··· SELECTED EXTRACT ···

Today I'm going to do something I don't typically do. I usually try to make sure that for any grape that I write about, I either try a wine that is at least 50% from that grape (though 75% is even better), or I move the post to Weird Blend Wednesday and write about wines made from several different unusual grapes, none of which make up majority of a given bottling. I really try not to write about grapes that make up a minority portion of a bottling, and I have been mostly successful in avoiding that, but today I'm going to make an exception. The only wine I could find that contained today's grape, Incrocio Bruni 54, only had about 25% of it in the blend, while the other 75% was made from Pecorino. I certainly could have included this wine in my post on the Pecorino grape, but chances are pretty good that I won't be coming across any wines with a higher percentage of Incrocio Bruni 54 any time soon (though there is at least one producer who makes a varietal wine from it). As of the 2004 Italian agricultural census, there were only 13 hectares (about 32 acres) of Incrocio Bruni 54 under vine in Italy, which essentially means there are only 13 hectares being grown in the world. It is cultivated basically only in the Marche and is allowed in the DOC wines of Colli Maceratesi, but can make up no more than 30% of the blend there.
Incrocio is an Italian word that means "crossing," and there are a handful of Incrocio grapes that are planted to varying degrees in Italy. These are grapes that were created either by private Italian breeders or by people working at various research institutes throughout Italy. The most common and perhaps best known is Incrocio Manzone, also known as Manzone Bianco, which I'll be writing about in a separate post very soon. Pretty much all of the Incrocio grapes follow the same naming convention: they all usually start with Incrocio (though occasionally this word is dropped) and then the word after Incrocio is usually the name of the breeder who created the grape, who in this case was Bruno Bruni, and the number refers to the specific selection of grape. Sometimes these grapes are given "regular" names, but most of them seem to be stuck with these cumbersome long-form names. Bruni created hundreds of crossings in his lifetime, but like most grape breeders, only a handful of them proved to have much value as wine grape cultivars. The VIVC database has a fairly extensive listing of grapes created by Bruni, but it seems as though only number 54 has had any kind of staying power (though many of his creations are table grapes, so they may be more widely grown and known, but I'm not even sure how to check something like that).
Bruni was working in the early part of the 20th Century in the Marche region of Italy and many of his crossings were created between 1930 and 1950. There either isn't any biographical information on the man online, or I'm just unable to find it underneath all of the results for an Italian sculptor also named Bruno Bruni. In any case, our man Bruni published a paper (titled "Nuove varieta' di uve da vino 'Incrocio Bruni 54'") announcing his new grape in 1964. The given parentage was Sauvignon Blanc x Verdicchio, and virtually every resource currently in print lists gives this as the accepted pedigree for the grape. In a massive study done in 2010 (citation 1), though, the grape's parentage was revealed to be Aleatico x Lacrima. I haven't been able to find this result corroborated in any other studies (which isn't surprising given the grape's limited plantings and importance), but the VIVC database is sufficiently convinced to list this as the grape's official parentage.

··· MATERIAL SUPPLIED ···

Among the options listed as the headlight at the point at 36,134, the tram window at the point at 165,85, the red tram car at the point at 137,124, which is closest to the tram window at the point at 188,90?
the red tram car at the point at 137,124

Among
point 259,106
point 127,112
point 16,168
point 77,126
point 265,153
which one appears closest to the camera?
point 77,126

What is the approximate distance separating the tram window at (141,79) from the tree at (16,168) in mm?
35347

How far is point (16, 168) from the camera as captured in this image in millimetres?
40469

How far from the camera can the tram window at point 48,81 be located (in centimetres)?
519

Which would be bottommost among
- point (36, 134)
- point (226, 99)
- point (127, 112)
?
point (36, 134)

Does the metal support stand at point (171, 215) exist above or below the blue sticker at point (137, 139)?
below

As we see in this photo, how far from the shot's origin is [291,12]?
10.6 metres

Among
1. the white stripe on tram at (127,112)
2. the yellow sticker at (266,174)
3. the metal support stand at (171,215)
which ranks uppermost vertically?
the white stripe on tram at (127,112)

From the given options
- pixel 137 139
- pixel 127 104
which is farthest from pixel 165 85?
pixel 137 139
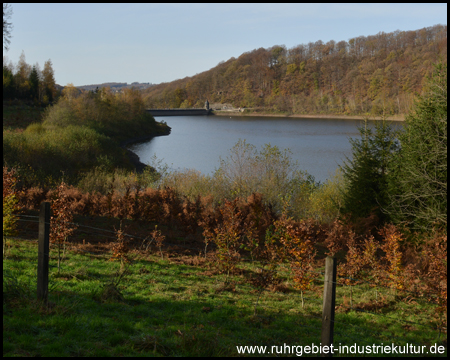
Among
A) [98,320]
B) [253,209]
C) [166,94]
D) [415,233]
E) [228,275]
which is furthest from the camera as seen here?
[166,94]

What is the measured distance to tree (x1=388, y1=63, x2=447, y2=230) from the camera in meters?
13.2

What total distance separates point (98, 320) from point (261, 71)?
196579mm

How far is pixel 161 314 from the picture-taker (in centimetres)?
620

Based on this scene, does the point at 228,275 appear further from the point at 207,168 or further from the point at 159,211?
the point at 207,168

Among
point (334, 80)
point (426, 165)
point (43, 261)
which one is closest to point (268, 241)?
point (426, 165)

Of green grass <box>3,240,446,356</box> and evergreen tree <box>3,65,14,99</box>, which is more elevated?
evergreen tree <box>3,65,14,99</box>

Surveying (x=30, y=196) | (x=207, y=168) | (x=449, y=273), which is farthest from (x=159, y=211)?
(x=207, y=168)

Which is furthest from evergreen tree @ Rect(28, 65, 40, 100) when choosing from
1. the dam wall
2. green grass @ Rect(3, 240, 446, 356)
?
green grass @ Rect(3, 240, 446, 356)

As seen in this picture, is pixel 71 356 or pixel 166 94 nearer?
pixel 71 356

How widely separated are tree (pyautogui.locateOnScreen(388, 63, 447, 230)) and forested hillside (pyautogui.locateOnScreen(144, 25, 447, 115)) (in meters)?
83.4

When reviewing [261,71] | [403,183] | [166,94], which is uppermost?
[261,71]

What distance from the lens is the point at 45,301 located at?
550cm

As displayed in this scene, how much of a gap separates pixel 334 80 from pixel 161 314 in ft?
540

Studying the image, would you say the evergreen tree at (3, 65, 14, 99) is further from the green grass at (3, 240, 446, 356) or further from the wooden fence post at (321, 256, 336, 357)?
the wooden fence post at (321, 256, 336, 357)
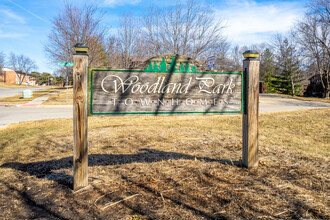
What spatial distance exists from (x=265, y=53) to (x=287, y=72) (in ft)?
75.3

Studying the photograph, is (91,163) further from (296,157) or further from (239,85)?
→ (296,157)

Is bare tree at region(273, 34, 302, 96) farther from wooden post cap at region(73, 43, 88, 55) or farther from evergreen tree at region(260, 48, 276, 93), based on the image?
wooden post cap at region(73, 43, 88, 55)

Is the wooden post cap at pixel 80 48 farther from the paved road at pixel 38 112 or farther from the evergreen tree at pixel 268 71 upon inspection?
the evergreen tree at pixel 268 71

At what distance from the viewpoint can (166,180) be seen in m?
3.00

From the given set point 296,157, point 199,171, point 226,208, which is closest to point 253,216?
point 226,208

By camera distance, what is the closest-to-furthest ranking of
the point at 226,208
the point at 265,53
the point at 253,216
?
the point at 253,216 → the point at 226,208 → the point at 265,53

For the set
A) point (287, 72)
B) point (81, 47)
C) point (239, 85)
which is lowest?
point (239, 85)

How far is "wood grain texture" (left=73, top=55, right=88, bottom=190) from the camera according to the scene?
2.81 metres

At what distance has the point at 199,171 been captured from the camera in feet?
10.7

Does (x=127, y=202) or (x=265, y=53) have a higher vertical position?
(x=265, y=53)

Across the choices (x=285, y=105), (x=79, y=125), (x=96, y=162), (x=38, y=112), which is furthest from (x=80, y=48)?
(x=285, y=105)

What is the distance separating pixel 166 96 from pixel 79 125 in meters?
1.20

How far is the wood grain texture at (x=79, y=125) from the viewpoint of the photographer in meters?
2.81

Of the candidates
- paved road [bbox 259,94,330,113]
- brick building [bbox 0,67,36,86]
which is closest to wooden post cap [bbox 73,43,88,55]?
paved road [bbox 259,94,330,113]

···
··· MATERIAL SUPPLIED ···

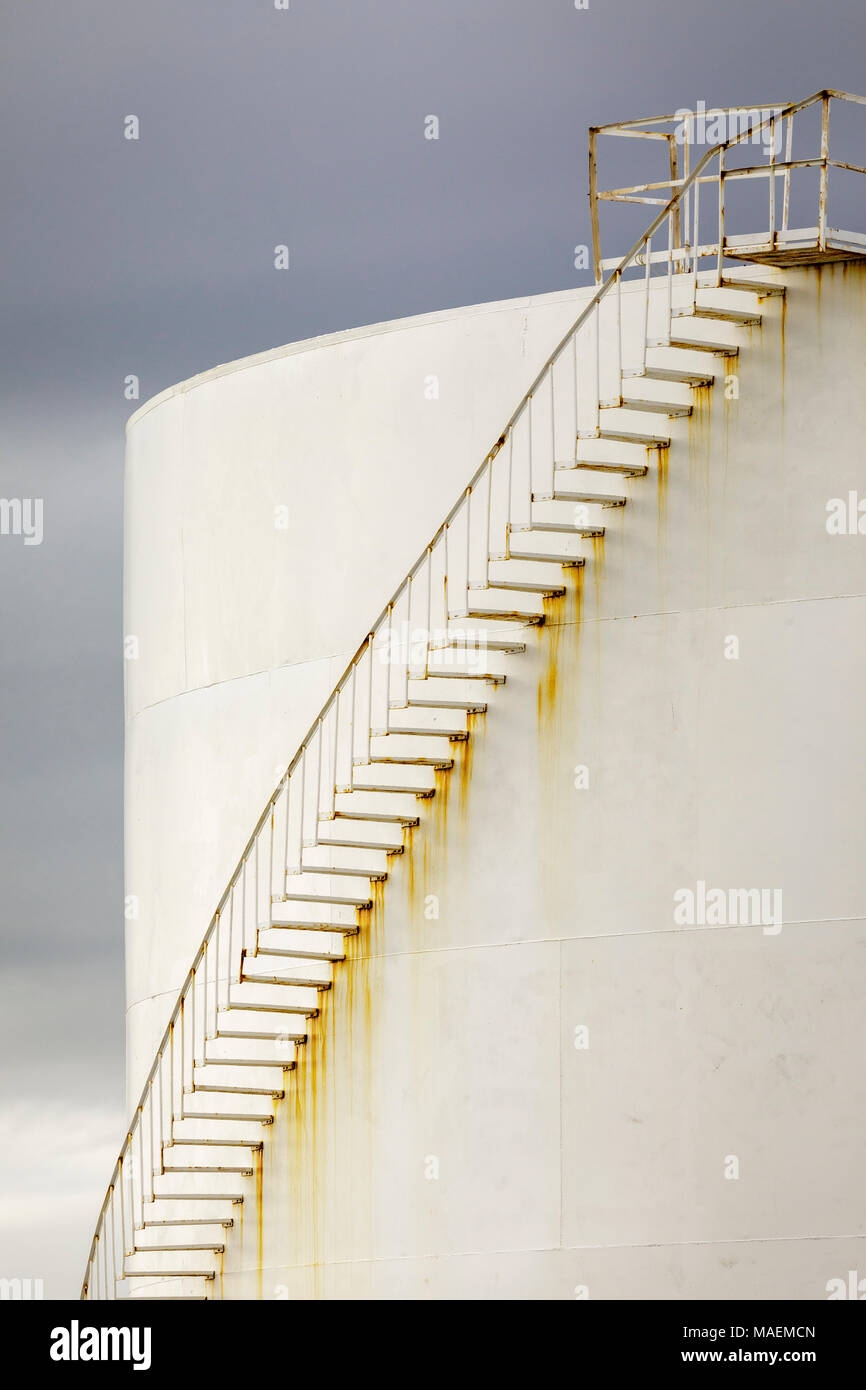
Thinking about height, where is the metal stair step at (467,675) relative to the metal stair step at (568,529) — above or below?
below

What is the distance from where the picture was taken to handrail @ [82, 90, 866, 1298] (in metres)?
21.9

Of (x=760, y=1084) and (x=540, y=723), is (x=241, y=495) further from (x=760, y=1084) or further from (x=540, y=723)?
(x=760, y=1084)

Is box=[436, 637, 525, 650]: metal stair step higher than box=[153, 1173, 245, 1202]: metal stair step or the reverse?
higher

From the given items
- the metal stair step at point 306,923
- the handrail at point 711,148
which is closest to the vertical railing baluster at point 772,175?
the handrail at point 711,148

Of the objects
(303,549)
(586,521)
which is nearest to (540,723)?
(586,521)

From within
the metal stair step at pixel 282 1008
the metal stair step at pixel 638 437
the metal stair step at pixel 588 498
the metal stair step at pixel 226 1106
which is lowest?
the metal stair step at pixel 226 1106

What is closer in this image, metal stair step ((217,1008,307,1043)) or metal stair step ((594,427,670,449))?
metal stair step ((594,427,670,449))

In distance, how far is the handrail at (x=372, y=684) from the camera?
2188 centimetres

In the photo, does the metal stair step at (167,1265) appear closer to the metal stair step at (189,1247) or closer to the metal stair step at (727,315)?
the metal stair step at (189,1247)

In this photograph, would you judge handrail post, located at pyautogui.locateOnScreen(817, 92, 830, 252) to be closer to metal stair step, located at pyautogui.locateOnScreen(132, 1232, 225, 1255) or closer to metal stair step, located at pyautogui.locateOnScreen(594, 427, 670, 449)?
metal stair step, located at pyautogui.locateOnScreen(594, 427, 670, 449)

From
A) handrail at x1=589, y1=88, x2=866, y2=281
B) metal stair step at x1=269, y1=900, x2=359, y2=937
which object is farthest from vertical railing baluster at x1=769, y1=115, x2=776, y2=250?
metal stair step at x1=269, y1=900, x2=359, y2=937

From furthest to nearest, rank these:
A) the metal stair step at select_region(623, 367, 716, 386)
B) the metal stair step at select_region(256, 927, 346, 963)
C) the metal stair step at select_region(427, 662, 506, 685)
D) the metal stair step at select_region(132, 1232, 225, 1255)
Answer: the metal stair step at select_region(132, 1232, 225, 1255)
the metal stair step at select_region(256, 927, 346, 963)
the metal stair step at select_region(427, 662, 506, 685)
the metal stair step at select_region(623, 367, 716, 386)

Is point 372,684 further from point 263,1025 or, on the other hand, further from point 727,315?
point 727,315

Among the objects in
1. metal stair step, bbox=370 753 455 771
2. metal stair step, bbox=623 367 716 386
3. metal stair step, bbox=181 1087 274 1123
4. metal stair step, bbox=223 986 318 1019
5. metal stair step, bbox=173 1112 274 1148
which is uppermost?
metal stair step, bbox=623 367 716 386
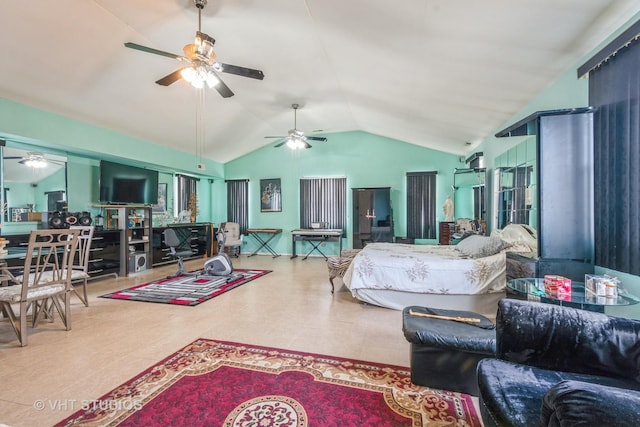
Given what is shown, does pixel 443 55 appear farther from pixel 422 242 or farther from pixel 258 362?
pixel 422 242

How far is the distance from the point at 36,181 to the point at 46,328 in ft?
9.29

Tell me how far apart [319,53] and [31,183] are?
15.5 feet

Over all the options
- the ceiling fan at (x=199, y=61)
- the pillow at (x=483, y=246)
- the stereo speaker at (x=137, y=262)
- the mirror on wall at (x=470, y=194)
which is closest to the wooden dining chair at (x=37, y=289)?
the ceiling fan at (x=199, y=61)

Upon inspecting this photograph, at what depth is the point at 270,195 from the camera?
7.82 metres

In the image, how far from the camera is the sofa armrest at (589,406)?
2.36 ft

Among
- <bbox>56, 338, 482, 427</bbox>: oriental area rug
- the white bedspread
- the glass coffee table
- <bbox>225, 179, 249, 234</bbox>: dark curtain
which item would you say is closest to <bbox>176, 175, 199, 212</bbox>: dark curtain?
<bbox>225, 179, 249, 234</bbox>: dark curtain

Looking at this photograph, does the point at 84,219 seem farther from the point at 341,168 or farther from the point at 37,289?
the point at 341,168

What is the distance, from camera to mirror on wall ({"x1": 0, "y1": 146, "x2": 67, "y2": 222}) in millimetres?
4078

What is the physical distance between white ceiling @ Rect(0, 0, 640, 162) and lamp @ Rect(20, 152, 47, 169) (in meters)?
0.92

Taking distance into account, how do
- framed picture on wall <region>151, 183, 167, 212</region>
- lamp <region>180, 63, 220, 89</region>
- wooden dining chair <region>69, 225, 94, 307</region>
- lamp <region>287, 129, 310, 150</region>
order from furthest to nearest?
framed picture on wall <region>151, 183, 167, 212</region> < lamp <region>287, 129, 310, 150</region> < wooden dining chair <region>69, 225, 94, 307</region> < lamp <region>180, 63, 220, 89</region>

···

# [WHAT TO PRODUCE]
Carry on the piece about the Incrocio Bruni 54 grape from its last sentence. The records have no connection to the text about the grape.

# [WRITTEN RESPONSE]
The wine that I was able to try with Incrocio Bruni 54 in it was the 2010 Fontezoppa Marche Bianco which, as mentioned above, is about 25% Incrocio Bruni 54 and 75% Pecorino. I picked this bottle up locally for around $12. In the glass the wine was a pale silvery lemon color with greenish tints. The nose was fairly intense with white pear, lemon, lime, green apple and pineapple aromas. On the palate the wine was medium bodied with medium acidity. There were flavors of white pear, ripe red apples, lemony citrus, orange pith and green melon along with a kind of chalky minerality on the back end. It was similar in style and in flavor to the Colle Vecchio Pecorino I wrote about in my post on that grape, but this wine was a little broader, fatter and blander than that one. This wine is certainly not a fair representation of what Incrocio Bruni 54 might taste like, but it does give a sense of how the grape is used when it is used at all. If I ever run across one of those rare varietal bottlings of this grape, I'll be certain to try it and post about it here, but until then, this is probably the best I can do.
Citations:
Cipriani, G, et al (seriously, there are 14 authors on this paper). 2010. The SSR-based molecular profile of 1005 grapevine (Vitis vinifera L.) accessions uncovers new synonymy and parentages, and reveals a large admixture amongst varieties of different geographic origin. Theoretical and Applied Genetics. 121, pp. 1569-1585.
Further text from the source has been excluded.